# TEXT SHOWN
>>>

Then i ran the program, it didnt throw any error. But the tweets not appearing in console. It were empty.
So i see some forums and downgraded twitter4j to 3.0.3. Also in Eclipse i chosen Scala 2.10 Library container in Build Path window.
After that i got java.lang.NoSuchMethodError run-time error.
16/05/14 11:46:01 ERROR Executor: Exception in task 0.0 in stage 0.0 (TID 0)
java.lang.NoSuchMethodError: twitter4j.TwitterStream.addListener(Ltwitter4j/StreamListener;)V
at org.apache.spark.streaming.twitter.TwitterReceiver.onStart(TwitterInputDStream.scala:72)
at org.apache.spark.streaming.receiver.ReceiverSupervisor.startReceiver(ReceiverSupervisor.scala:148)
at org.apache.spark.streaming.receiver.ReceiverSupervisor.start(ReceiverSupervisor.scala:130)
at org.apache.spark.streaming.scheduler.ReceiverTracker$ReceiverTrackerEndpoint$$anonfun$9.apply(ReceiverTracker.scala:575)
at org.apache.spark.streaming.scheduler.ReceiverTracker$ReceiverTrackerEndpoint$$anonfun$9.apply(ReceiverTracker.scala:565)
at org.apache.spark.SparkContext$$anonfun$37.apply(SparkContext.scala:1992)
at org.apache.spark.SparkContext$$anonfun$37.apply(SparkContext.scala:1992)
at org.apache.spark.scheduler.ResultTask.runTask(ResultTask.scala:66)
at org.apache.spark.scheduler.Task.run(Task.scala:89)
at org.apache.spark.executor.Executor$TaskRunner.run(Executor.scala:213)
at java.util.concurrent.ThreadPoolExecutor.runWorker(ThreadPoolExecutor.java:1145)
at java.util.concurrent.ThreadPoolExecutor$Worker.run(ThreadPoolExecutor.java:615)
at java.lang.Thread.run(Thread.java:745)
Please help me to resolve this. Initially i have installed spark by built using Scala 2.11. Is that the problem. Do i need uninstall everything and re-install Scala 2.10, then Spark pre-compiled package.
Or apart from Scala 2.11, do i need to have Scala 2.10 in my system?
The above exception seems to be caused by the incompatibility of spark version 1.6.0 and twitter4j 3.0.3 version.
twitter4j.TwitterStream which is being passed in the onStart method of org.apache.spark.streaming.twitter.TwitterReceiver, has method addListener which takes instance of twitter4j.StreamListener.
twitter4j 3.0.3 version has no method twitter4j.TwitterStream.addListener(StreamListener), instead it has few other addListener methods, which take the subclass of StreamListener.
twitter4j 4.0.4 version has the desired method, so that's why no error comes with this library. So changing to twitter4j 3.0.3 version will not solve the problem.
Problem is somewhere else.
In my case.
I had spark java project.
I cleaned pom file and start adding in order. First resolved spark related errors, then spark launcher, next on ward based on bigger library.
Note I was using cdh6.2.0 environment

<<<

# DATA FOR REVIEW
>>>

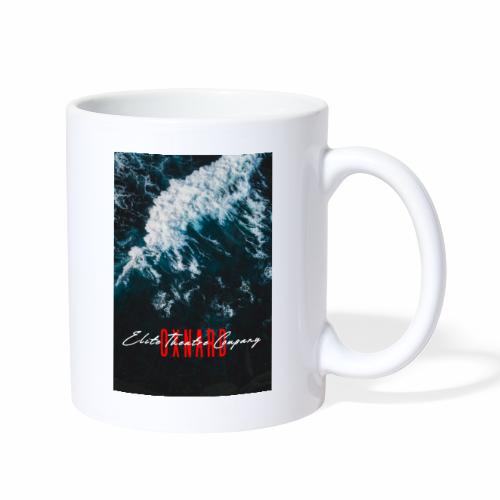 Oxnard Waves - Coffee/Tea Mug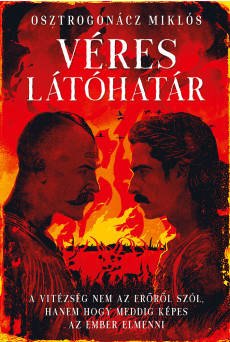 Véres látóhatár (e-könyv)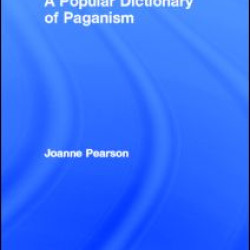 A Popular Dictionary of Paganism A Popular Dictionary of Paganism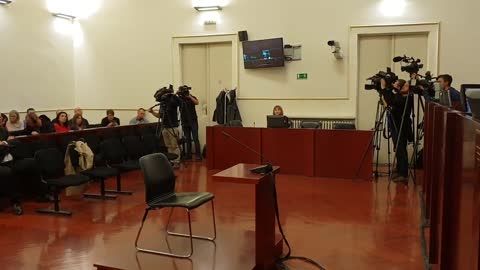 Ivo Sanader osuđen za ratno profiterstvo, dobio 2,5 godina zatvora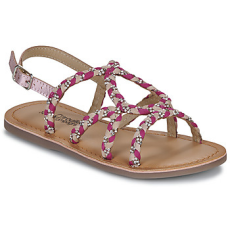 Citrouille et Compagnie Szandálok / Saruk TRESSA Lila 26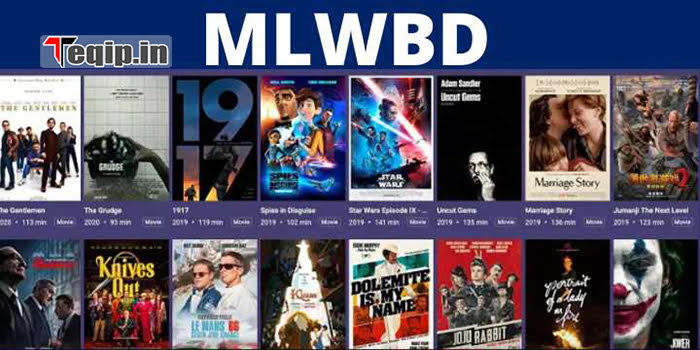 MLWBD 2022 Bollywood Hollywood, Hindi, Telugu and Dual
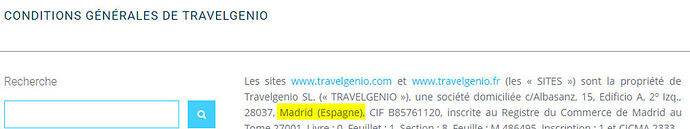 flymonster ou Tripmonster ou Travelg ? - H@rd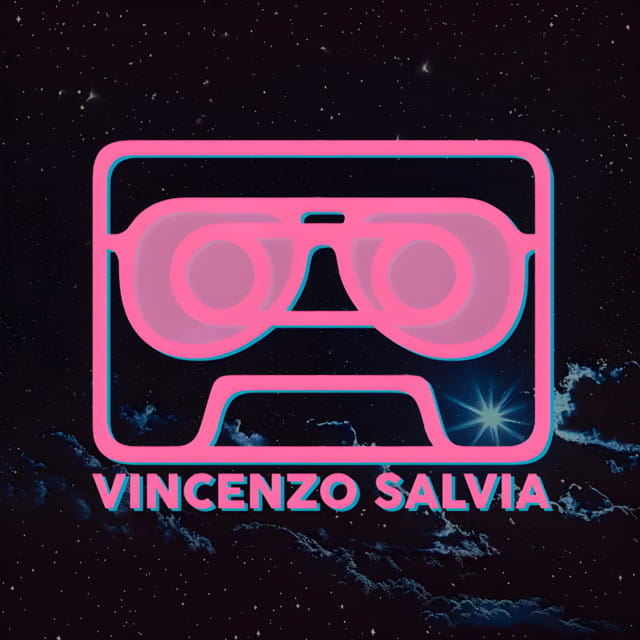 Vincenzo Salvia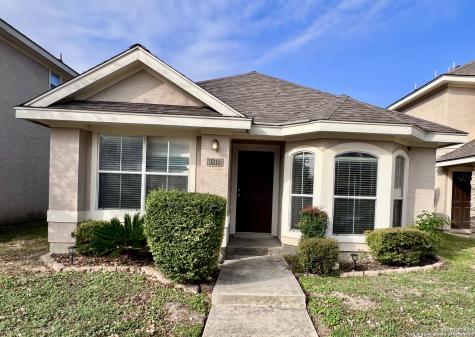 10913 Toscana Isle San Antonio TX 78249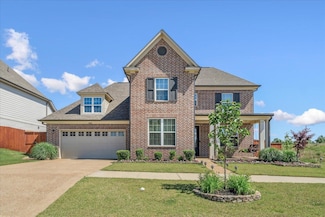 12612 Noble Oak Dr, Arlington, TN 38002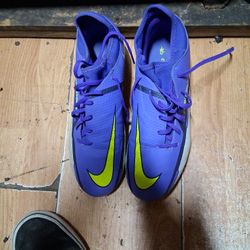 Phantom Gt Nike soccer shoes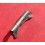 Rolex 501 Stainless Steel 20mm End Link Oyster Bracelet 93150, 20mm, fits on 16800, 16610, 14060, 14060M submariner watches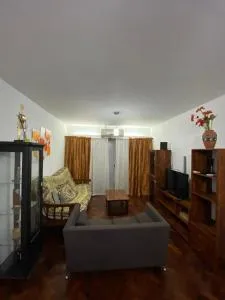 El Rosarino - Alvear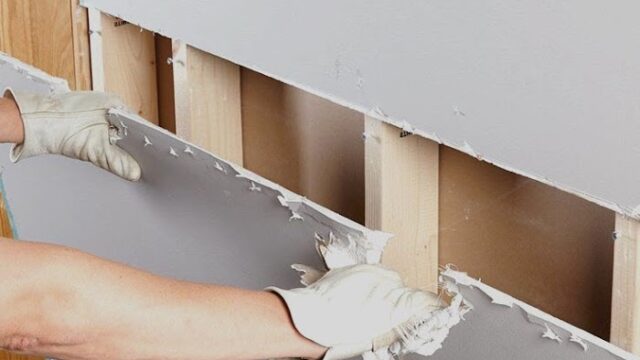 Dallas Drywall Solutions (Claim Me!)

<<<

# JOB 1
Translate this sentence from the twitter4j thread into Spanish: "The above exception seems to be caused by the incompatibility of spark version 1.6.0 and twitter4j 3.0.3 version."
# JOB 2
Reproduce the passage of the twitter4j thread between "twitter4j 3.0.3 version has" and "solve the problem.", inclusive.

# SOLUTION 1
La excepción anterior parece deberse a la incompatibilidad entre la versión 1.6.0 de Spark y la versión 3.0.3 de twitter4j.

# SOLUTION 2
twitter4j 3.0.3 version has no method twitter4j.TwitterStream.addListener(StreamListener), instead it has few other addListener methods, which take the subclass of StreamListener.
twitter4j 4.0.4 version has the desired method, so that's why no error comes with this library. So changing to twitter4j 3.0.3 version will not solve the problem.